| Task A |
How many lines of the entries below contain the string "space"? Treat uppercase and lowercase as distinct, and reply with the number alone.

*** Extract provided

28. Such an application in the peculiar facts and circumstances of the case even might not have been entertained by the High Court.
29. In Sushil Kumar Sen (supra), Mathew J considered the effect of allowing an application for review of a decree holding that the same would amount to vacating the decree passed, stating :
“2. It is well settled that the effect of allowing an application for review of a decree is to vacate the decree passed. The decree that is subsequently passed on review, whether it modifies, reverses or confirms the decree originally passed, is a new decree superseding the original one (see Nibaran Chandra Sikdar v. Abdul Hakim (AIR 1928 Cal 418), Kanhaiya Lal v. Baldeo Prasad (ILR (1906) 28 All 240), Brijbasi Lal v. Salig Ram (ILR (1912) 34 All 282) and Pyari Mohan Kundu v. Kalu Khan (ILR (1917) 44 Cal 1011 : 41 IC 497).
3. The respondent did not file any appeal from the decree dated August 18, 1961 awarding compensation for the land acquired at the rate of Rs. 200 per katha. On the other hand, it sought for a review of that decree and succeeded in getting the decree vacated. When it filed appeal no. 81 of 1962, before the High Court, it could not have filed an appeal against the decree dated August 18, 1961 passed by the Additional District Judge as at that time that decree had already been superseded by the decree dated September 26, 1961 passed after review, So the appeal filed by the respondent before the High Court could only be an appeal against the decree passed after review. When the High Court came to the conclusion that the Additional District Judge went wrong in allowing the review, it should have allowed the cross appeal. Since no appeal was preferred by the respondent against the decree passed on August 18, 1961, awarding compensation for the land at the rate of Rs. 200 per katha, that decree became final. The respondent made no attempt to file an appeal against that decree when the High Court found that the review was wrongly allowed on the basis that the decree revived and came into life again.”
30. Our attention has been drawn to the following regretful concurring opinion of Krishna Iyer, J. by Mr. Sanghi :
“The processual law so dominates in certain systems as to overpower substantive rights and substantial justice. The humanist rule that procedure should be the handmaid, not the mistress, of legal justice compels consideration of vesting a residuary power in judges to act ex debito justiciae where the tragic sequel otherwise would be wholly inequitable. In the present case, almost every step a reasonable litigant could take was taken by the State to challenge the extraordinary increase in the rate of compensation awarded by the civil court. And, by hindsight, one finds that the very success in the review application and at the appellate stage has proved a disaster to the party. May be, Government might have successfully attacked the increase awarded in appeal, producing the additional evidence there. But maybes have no place in the merciless consequence of vital procedural flaws…”
but this Court is bound by the ratio decidendi of a decision and not mere observations.
31. It is interesting to note that although the learned judge hoped that the Parliament would consider the wisdom of making the judge, the ultimate guardian of justice by a comprehensive, though guardedly worded, provisions where the hindrance to rightful relief relates to infirmities, even serious sounding, in procedural law but the Parliament has failed to respond thereto.

******
*** Provided entries

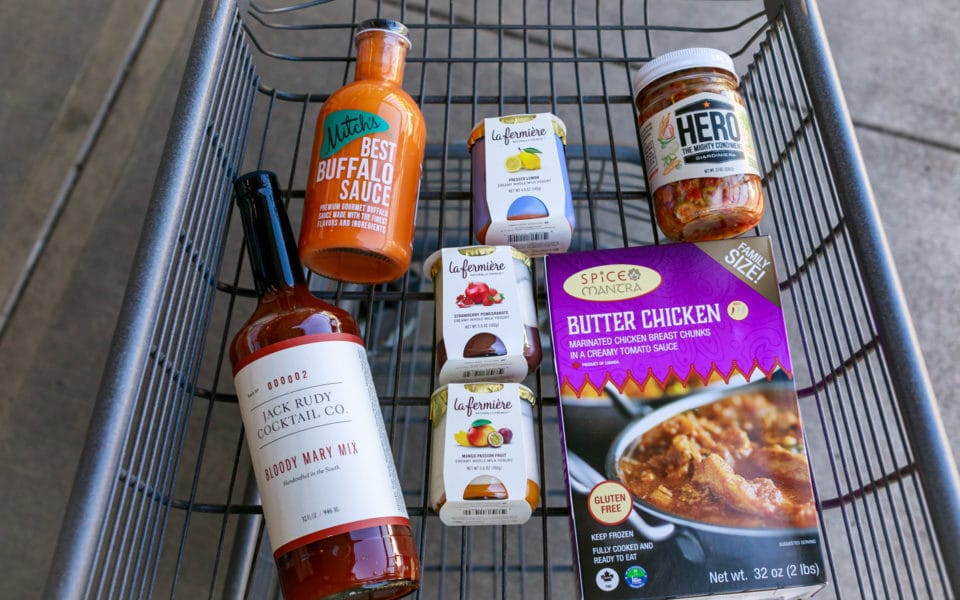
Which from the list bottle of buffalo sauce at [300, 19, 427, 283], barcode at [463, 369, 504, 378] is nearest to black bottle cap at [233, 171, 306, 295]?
bottle of buffalo sauce at [300, 19, 427, 283]

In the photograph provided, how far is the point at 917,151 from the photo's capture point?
1.58m

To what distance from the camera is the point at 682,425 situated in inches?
26.6

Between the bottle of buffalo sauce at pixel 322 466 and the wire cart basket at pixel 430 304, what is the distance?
72 millimetres

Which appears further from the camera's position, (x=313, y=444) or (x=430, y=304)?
(x=430, y=304)

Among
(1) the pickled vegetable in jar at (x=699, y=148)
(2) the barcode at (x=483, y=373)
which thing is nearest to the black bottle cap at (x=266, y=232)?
(2) the barcode at (x=483, y=373)

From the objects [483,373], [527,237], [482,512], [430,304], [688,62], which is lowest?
[482,512]

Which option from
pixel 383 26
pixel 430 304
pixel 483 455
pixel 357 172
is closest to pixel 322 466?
pixel 483 455

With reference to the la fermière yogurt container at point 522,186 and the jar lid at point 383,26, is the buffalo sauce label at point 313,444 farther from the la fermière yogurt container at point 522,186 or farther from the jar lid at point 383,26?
the jar lid at point 383,26

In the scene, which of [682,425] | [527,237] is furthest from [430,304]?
[682,425]

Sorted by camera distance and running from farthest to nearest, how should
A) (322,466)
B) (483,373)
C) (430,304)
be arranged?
(430,304) → (483,373) → (322,466)

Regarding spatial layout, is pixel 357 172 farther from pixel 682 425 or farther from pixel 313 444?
pixel 682 425

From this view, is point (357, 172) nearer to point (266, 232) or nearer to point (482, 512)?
point (266, 232)

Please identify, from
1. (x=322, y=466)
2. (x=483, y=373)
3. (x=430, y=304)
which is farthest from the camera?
(x=430, y=304)

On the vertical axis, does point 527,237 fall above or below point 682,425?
above
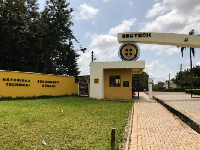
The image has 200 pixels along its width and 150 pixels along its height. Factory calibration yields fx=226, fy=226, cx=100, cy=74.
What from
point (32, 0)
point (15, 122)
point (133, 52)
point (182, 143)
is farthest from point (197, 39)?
point (32, 0)

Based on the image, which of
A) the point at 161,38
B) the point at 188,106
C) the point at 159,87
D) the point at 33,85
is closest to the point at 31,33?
the point at 33,85

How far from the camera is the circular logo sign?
2144 cm

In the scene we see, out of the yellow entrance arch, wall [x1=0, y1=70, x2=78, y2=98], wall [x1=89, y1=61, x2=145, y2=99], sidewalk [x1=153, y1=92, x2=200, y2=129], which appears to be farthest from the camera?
the yellow entrance arch

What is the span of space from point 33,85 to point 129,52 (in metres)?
9.31

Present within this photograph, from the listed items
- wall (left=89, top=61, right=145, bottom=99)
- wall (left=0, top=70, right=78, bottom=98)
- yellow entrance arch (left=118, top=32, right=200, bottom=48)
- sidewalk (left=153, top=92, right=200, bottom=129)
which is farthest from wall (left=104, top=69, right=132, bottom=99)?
wall (left=0, top=70, right=78, bottom=98)

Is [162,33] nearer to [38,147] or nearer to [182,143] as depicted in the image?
[182,143]

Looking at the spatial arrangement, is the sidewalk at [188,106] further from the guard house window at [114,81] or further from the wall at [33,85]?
the wall at [33,85]

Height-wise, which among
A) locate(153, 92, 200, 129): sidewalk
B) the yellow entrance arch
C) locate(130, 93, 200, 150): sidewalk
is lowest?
locate(130, 93, 200, 150): sidewalk

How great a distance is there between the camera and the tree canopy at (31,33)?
2506 centimetres

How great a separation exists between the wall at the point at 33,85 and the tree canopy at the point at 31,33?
733 cm

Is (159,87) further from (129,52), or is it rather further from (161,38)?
(129,52)

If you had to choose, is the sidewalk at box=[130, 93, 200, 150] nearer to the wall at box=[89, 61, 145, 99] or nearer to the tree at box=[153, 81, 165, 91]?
the wall at box=[89, 61, 145, 99]

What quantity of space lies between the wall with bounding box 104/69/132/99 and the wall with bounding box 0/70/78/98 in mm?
4227

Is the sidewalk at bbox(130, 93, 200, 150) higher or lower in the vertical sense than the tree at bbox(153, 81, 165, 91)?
lower
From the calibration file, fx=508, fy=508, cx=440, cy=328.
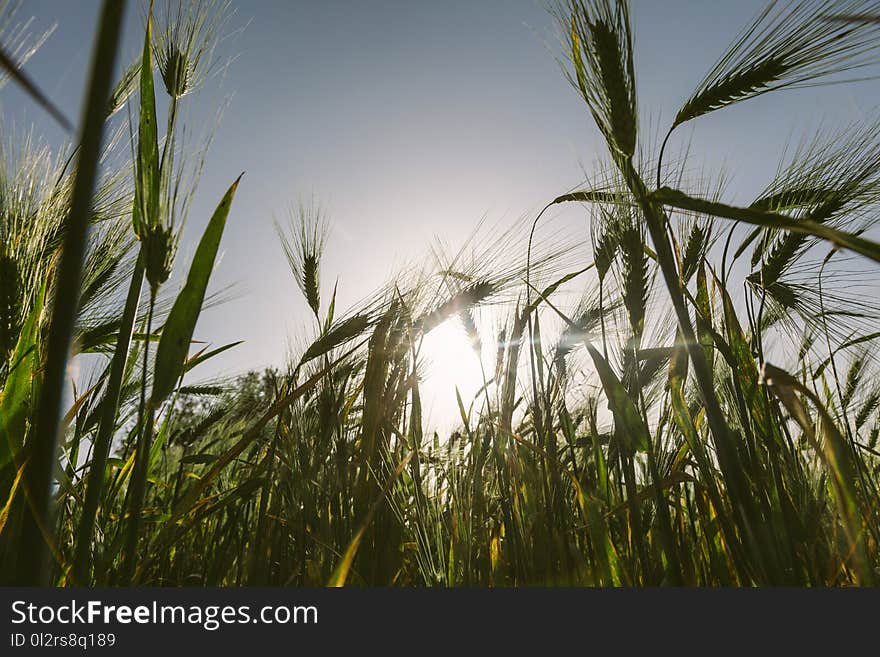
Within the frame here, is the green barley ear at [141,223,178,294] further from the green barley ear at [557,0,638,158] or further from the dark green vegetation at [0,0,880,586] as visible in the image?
the green barley ear at [557,0,638,158]

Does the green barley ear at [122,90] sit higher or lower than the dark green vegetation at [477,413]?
higher

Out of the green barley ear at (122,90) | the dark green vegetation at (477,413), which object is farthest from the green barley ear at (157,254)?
the green barley ear at (122,90)

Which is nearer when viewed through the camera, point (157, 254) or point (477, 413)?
point (157, 254)

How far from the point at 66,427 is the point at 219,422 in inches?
55.2

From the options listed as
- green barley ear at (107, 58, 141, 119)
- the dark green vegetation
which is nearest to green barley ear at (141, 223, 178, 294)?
the dark green vegetation

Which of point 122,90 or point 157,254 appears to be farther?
point 122,90

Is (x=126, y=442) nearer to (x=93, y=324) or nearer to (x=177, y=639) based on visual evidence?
(x=93, y=324)

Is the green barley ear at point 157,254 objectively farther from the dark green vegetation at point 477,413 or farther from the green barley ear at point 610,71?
the green barley ear at point 610,71

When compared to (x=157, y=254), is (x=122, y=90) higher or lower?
higher

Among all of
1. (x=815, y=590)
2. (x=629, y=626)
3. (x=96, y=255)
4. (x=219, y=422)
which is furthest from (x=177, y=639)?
(x=219, y=422)

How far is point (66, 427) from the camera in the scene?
1.24 m

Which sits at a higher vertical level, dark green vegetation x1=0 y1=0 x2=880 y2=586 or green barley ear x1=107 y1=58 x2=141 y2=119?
green barley ear x1=107 y1=58 x2=141 y2=119

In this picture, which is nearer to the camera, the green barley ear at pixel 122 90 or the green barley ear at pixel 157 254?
the green barley ear at pixel 157 254

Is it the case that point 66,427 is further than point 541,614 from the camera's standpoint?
Yes
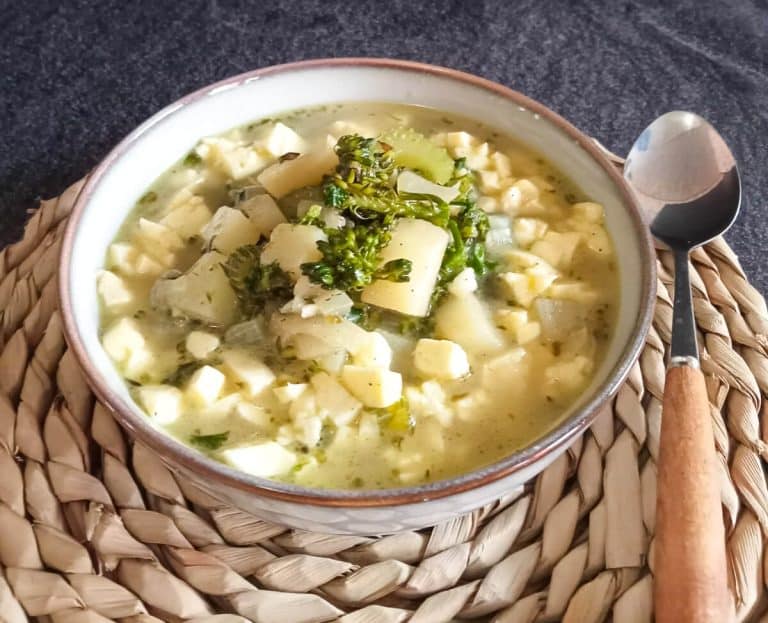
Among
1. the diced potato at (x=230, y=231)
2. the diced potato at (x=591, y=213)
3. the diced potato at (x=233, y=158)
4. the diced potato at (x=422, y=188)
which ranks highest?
the diced potato at (x=422, y=188)

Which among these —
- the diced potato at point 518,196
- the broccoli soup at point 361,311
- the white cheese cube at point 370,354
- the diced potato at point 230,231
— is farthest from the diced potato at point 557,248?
the diced potato at point 230,231

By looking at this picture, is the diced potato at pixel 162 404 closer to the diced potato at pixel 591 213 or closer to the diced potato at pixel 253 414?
the diced potato at pixel 253 414

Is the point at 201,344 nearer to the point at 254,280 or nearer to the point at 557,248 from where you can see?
the point at 254,280

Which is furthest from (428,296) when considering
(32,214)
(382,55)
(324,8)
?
(324,8)

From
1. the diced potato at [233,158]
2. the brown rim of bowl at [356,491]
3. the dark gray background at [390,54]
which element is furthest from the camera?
the dark gray background at [390,54]

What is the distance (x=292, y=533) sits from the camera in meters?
→ 1.57

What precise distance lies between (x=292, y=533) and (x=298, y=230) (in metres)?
0.55

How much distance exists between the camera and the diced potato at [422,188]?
5.82ft

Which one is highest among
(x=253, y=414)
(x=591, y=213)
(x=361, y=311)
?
(x=591, y=213)

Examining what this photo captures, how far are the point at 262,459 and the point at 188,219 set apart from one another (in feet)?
2.09

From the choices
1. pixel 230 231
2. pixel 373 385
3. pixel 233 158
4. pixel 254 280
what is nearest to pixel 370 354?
pixel 373 385

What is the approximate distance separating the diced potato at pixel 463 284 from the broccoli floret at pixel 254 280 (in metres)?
0.31

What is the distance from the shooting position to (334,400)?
5.20 feet

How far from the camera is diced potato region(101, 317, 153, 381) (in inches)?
64.7
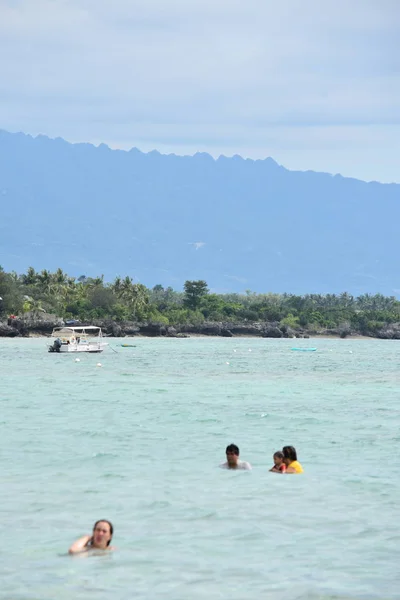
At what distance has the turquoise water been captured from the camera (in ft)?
47.0

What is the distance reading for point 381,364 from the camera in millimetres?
88062

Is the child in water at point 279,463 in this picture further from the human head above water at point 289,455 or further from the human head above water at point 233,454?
the human head above water at point 233,454

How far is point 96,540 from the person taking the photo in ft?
50.6

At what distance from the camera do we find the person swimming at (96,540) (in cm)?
1538

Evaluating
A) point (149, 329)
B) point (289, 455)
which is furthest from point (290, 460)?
point (149, 329)

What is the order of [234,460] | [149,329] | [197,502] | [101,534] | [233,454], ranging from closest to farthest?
[101,534], [197,502], [233,454], [234,460], [149,329]

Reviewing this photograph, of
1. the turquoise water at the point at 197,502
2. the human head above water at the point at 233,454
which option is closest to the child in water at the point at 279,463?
the turquoise water at the point at 197,502

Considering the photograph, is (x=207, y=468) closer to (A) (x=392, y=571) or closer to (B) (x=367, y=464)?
(B) (x=367, y=464)

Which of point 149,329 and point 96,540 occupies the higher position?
point 149,329

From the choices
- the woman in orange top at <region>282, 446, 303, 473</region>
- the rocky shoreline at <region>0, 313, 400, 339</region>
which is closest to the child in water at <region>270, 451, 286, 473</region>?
the woman in orange top at <region>282, 446, 303, 473</region>

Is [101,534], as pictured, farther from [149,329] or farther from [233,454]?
[149,329]

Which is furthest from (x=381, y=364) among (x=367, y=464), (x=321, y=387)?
(x=367, y=464)

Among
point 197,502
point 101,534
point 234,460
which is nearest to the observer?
point 101,534

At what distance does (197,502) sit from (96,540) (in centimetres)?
440
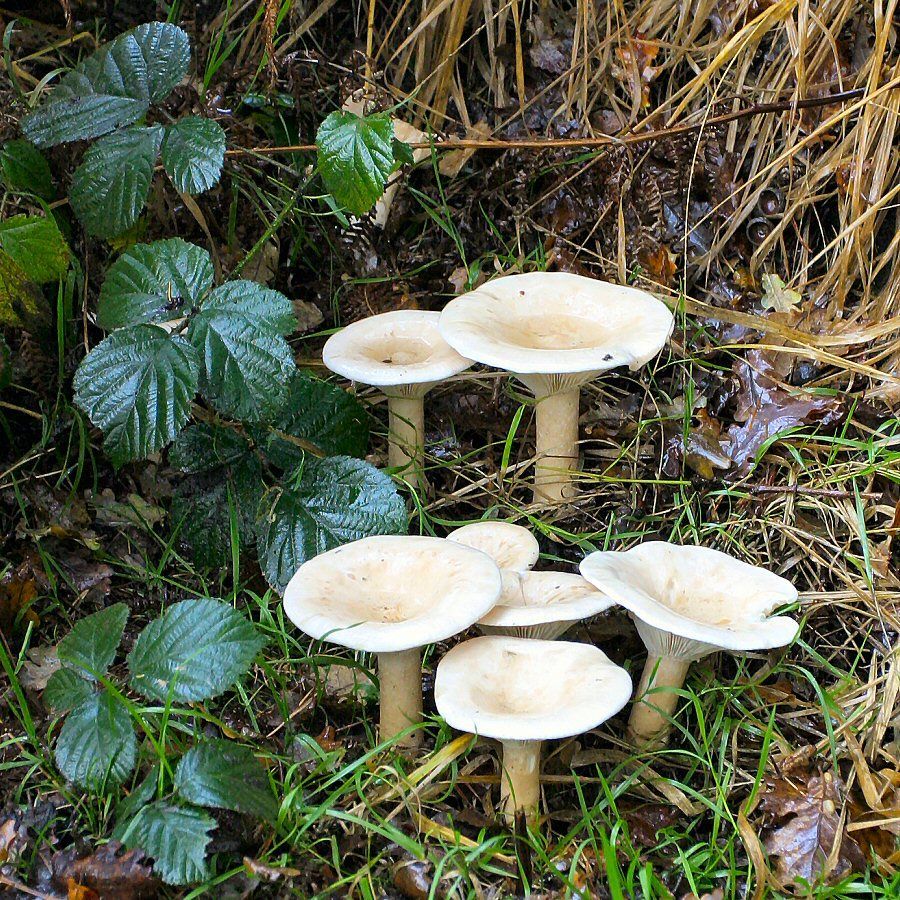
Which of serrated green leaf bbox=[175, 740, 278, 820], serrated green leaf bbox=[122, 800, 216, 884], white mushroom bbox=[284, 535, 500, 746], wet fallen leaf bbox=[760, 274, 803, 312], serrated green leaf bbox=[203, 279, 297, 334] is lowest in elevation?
serrated green leaf bbox=[122, 800, 216, 884]

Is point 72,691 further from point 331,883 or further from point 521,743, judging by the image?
point 521,743

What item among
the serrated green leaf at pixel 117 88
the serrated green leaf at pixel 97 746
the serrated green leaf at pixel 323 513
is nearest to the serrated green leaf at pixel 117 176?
the serrated green leaf at pixel 117 88

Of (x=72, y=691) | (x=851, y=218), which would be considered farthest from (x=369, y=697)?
(x=851, y=218)

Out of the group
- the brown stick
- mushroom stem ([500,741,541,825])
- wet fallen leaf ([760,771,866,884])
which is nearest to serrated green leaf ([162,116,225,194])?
the brown stick

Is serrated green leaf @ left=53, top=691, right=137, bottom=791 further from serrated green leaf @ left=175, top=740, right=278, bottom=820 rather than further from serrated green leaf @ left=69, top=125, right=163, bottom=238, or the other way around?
serrated green leaf @ left=69, top=125, right=163, bottom=238

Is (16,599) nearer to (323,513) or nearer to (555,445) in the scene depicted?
(323,513)

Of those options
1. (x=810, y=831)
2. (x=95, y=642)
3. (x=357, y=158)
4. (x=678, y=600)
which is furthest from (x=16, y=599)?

******

| Task B |
Copy the passage from the court judgment on reviewing a decree word for word, starting with "28. Such an" and going on through "41 IC 497).".

| Reply A |
2

| Reply B |
28. Such an application in the peculiar facts and circumstances of the case even might not have been entertained by the High Court.
29. In Sushil Kumar Sen (supra), Mathew J considered the effect of allowing an application for review of a decree holding that the same would amount to vacating the decree passed, stating :
“2. It is well settled that the effect of allowing an application for review of a decree is to vacate the decree passed. The decree that is subsequently passed on review, whether it modifies, reverses or confirms the decree originally passed, is a new decree superseding the original one (see Nibaran Chandra Sikdar v. Abdul Hakim (AIR 1928 Cal 418), Kanhaiya Lal v. Baldeo Prasad (ILR (1906) 28 All 240), Brijbasi Lal v. Salig Ram (ILR (1912) 34 All 282) and Pyari Mohan Kundu v. Kalu Khan (ILR (1917) 44 Cal 1011 : 41 IC 497).